→ Supplied passage:
::::

# 7th Annual Chicagoland Classic Bike Show & Swap August 21st 2011 Arlington Hts, IL



## bikeman76 (Aug 3, 2011)

7th annual Chicagoland Classic Bike Show & Swap will be held Sunday August 21st 2011 at Village CycleSport 1313 N Rand Rd in Arlington Hts, IL from 9:00AM to 2:00PM. $20 for swap spaces and $5 for show bike entry (Trophies and Ribbons awarded).

This show is well attended. Many great show bikes will be on display and huge swap area with great deals !
Food, restrooms, music and lots of fun for all !

Rumor has it Newsletter by John himself may be there ! Check out his new Middleweight Book. It's Awesome !

Any questions call Joe at 847-398-1650 or E-mail bikeman76@msn.com .
Hope to see you there !

Joe


----------



## WES PINCHOT (Aug 14, 2011)

The fender doctor will be there!
Wes pinchot


----------



## Oldbikes (Aug 15, 2011)

*1941 Colson Bullnose *

I will be there, with lots of smalls and my recently picked, super straight '41 Bullnose for sale!


----------



## chitown (Aug 15, 2011)

I'll be there! Nice to have one just a few miles from home. Got a lot of polishing to do in the next couple days. Sorting parts to bring too.

Chris


----------



## WES PINCHOT (Aug 31, 2011)

Good turnout, beautiful weather.
This was a great show and swap meet. 
Good turnout of vendors. 
VILLAGE CYCLE also had many bike classic bikes on display.
And there were many trophies for show bikes. 
Pictures of bikes winning awards will be in next issue of (NBJ) news letter by john.
Any one taking pictures at the meet are invited to share with CABE members on this posting.
Many thanks to Joe for having the show.
See you there next year.
Wes Pinchot
Fender Doctor


----------



## mason_man (Sep 1, 2011)

I talked to John this past saturday and got signed up to his newsletter.Looking forward to my first newsletter.Pics please. Ray


----------

::::

Stored records

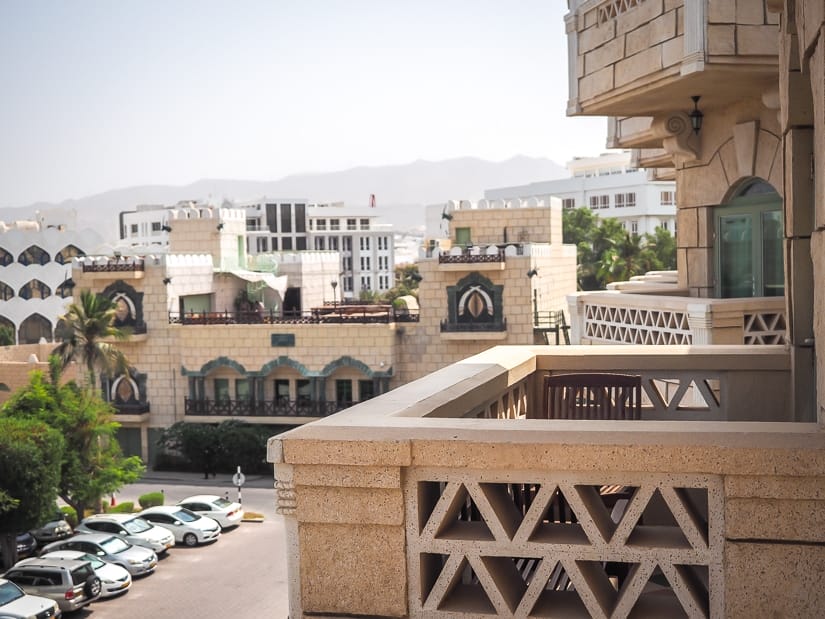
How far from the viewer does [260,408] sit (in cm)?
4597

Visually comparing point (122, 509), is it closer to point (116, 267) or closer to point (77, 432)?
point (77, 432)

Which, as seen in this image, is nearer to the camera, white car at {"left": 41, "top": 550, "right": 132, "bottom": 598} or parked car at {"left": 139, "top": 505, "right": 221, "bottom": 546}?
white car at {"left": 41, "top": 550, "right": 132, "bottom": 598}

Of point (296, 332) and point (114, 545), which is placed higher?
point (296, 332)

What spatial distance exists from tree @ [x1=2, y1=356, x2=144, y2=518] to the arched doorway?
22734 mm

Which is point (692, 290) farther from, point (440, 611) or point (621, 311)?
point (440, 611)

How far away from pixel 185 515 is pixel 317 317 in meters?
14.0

::::

→ Directions for this task: In the bike show thread, what are the show's hours on August 21st?

→ Solved problem: 9:00AM to 2:00PM.